▶ [Text]
<<<<

Convert a list of rules of increasing associativity to a typical precedence-handling "failthrough" construction. The result must be post-processed by flatten.

Each of the rules is abstracted by "same-associativity" and "higher-associativity" rules (i.e., it is a binary function), which is used to correctly link the rules within the precedence group. The first rule is of the lowest precedence. All rules except the last automatically fallback to the next rule. The higher-precedence parameter of the last rule is the label of the first rule.

label is a function that generates the label for given n-th level of the grammar.

Use @precedences for a less verbose construction.

Returns a vector of labeled rules; that must usually be interpolated into the ruleset.

Example

Dict(
    precedence_cascade(
        n -> Symbol(:exprlevel, n),
        (same, next) -> :expr => first(
            :plus => seq(same, token('+'), next),
            :minus => seq(same, token('-'), next),
        ),
        (same, next) -> :times => seq(same, token('*'), next), # left associative
        (same, next) -> :power => seq(next, token('^'), same), # right associative
        (_, restart) -> first(
            :parens => seq(token('('), restart, token(')')),
            :digits => some(satisfy(isdigit)),
        ),
    )...,
)
source
PikaParser.scanMethod
scan(f::Function) -> PikaParser.Scan{Any, Any}

Build a Scan clause. Translate to strongly typed grammar with flatten.

Example

# a rule to match any pair of equal tokens
scan(m -> (length(m) >= 2 && m[1] == m[2]) ? 2 : 0)
source
PikaParser.seqMethod
seq(args...) -> PikaParser.Seq{Any, Any}

Build a Seq clause. Translate to strongly typed grammar with flatten.

Example

digit_in_parents = seq(token('('), :digit, token(')'))
source
PikaParser.someMethod
some(x) -> PikaParser.Some{_A, Any} where _A

Build a Some clause. Translate to strongly typed grammar with flatten.

Example

some(satisfy(isspace))
source
PikaParser.tieMethod
tie(x) -> PikaParser.Tie{_A, Any} where _A

Build a Tie clause. Translate to strongly typed grammar with flatten.

Example

:alternating_A_and_B => tie(many(seq(:A, :B)))

>>>>

▶ [Things to do]
A. Answer these from the PikaParser reference, one per line, marked (i), (ii), (iii):
(i) Which rule passed to precedence_cascade has the lowest precedence?
(ii) What should be used for a less verbose version of that construction?
(iii) What kind of clause does seq build?
B. Copy the PikaParser reference from "Build a Scan" to "m[1] == m[2]) ? 2 : 0)".
C. Extend the PikaParser reference past its final line.

▶ [Dataset content]
<<<<

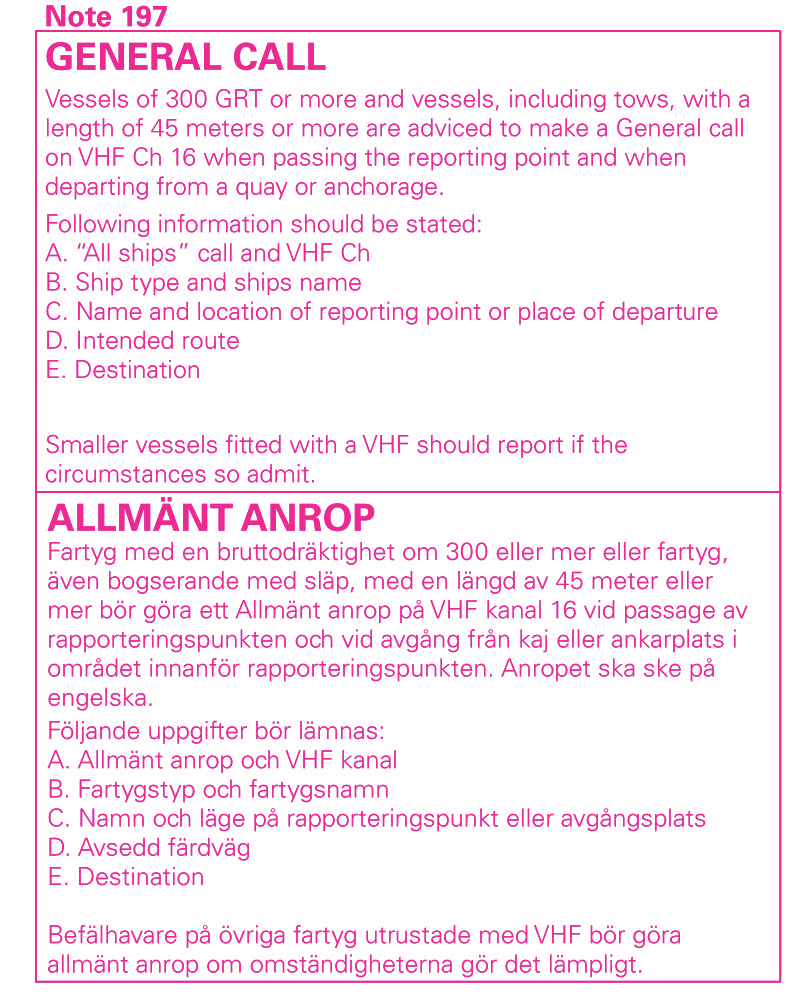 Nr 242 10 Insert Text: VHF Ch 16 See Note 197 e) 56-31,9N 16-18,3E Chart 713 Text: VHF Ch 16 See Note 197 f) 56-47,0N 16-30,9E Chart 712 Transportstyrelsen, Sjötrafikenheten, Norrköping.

>>>>
<<<<

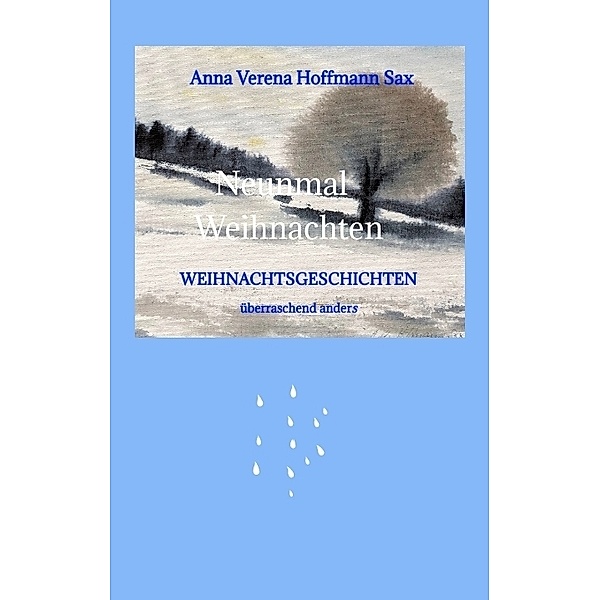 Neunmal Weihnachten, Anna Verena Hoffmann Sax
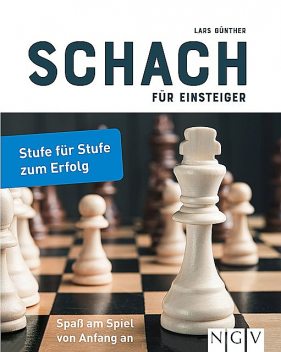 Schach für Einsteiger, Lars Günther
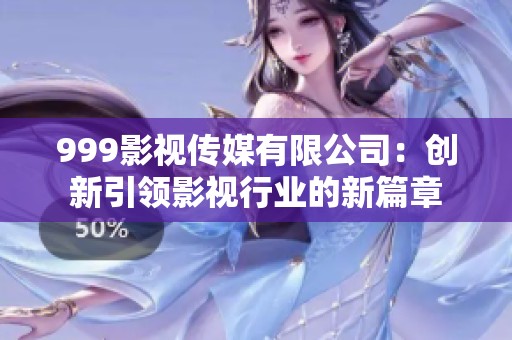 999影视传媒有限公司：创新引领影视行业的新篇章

>>>>
<<<<

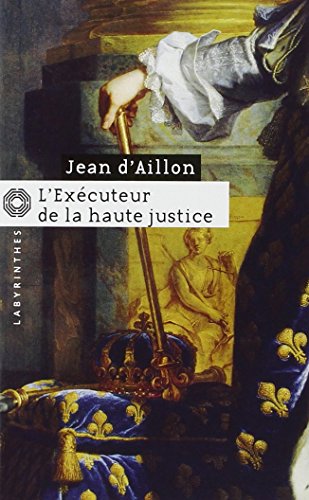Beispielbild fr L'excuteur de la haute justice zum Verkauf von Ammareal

>>>>

▶ [Numbered responses]
A.
(i) The first rule.
(ii) @precedences.
(iii) A Seq clause.

B.
Build a Scan clause. Translate to strongly typed grammar with flatten.

Example

# a rule to match any pair of equal tokens
scan(m -> (length(m) >= 2 && m[1] == m[2]) ? 2 : 0)

C.
source
PikaParser.@precedencesMacro
@precedences labeller same::Symbol next::Symbol rules

A shortcut macro for precedence_cascade. Automatically adds lambda heads with fixed argument names, and splats itself with ... into the surrounding environment.

Example

Dict(
    @precedences (n->Symbol(:exprlevel, n)) same next begin
        :expr => seq(same, token('+'), next)
        seq(same, token('*'), next)
        first(
            token('x'),
            seq(token('('), next, token(')'))
        )
    end
)
source

Converting to a Grammar

PikaParser.make_grammarMethod
make_grammar(
    starts::AbstractArray{G, 1},
    rules_dict::Dict{G, PikaParser.Clause{G, T}}
) -> PikaParser.Grammar

Produce a Grammar with rules of type G that can be used to parse inputs.

starts should collect top-level rules (these will be put at the top of the topological order of the parsing).

rules_dict is a dictionary of grammar Clauses.

source

Parsing

PikaParser.lexMethod
lex(g::PikaParser.Grammar{G, T}, input) -> Vector

Greedily find terminals in the input sequence. For performance and uniqueness purposes, terminals are only looked for at stream indexes that follow the final indexes of terminals found previously. That allows the lexing process to skip many redundant matches that could not ever be found by the grammar.

As a main outcome, this prevents the typical pika-parser behavior when matching sequences using many, where e.g. an identifier like abcd also produces redundant (and often invalid) matches for bcd, cd and d. Colaterally, greedy lexing also creates less tokens in the match table, which results in faster parsing.

To produce good terminal matches quickly, use scan.

In a typical use, this function is best called indirectly via parse_lex.

source
PikaParser.parseMethod
parse(
    grammar::PikaParser.Grammar{G, T},
    input
) -> PikaParser.ParserState
parse(
    grammar::PikaParser.Grammar{G, T},
    input,
    fast_match
) -> PikaParser.ParserState

Take a Grammar and an indexable input sequence (typically Vector or String), and return a final ParserState that contains all matched grammar productions.

The input must be random-indexable (because PikaParsers require a lot of random indexing) using Int indexes, must support firstindex, lastindex, prevind, nextind, index arithmetics with + and -, and indexes in views must be the same as in original container except for a constant offset.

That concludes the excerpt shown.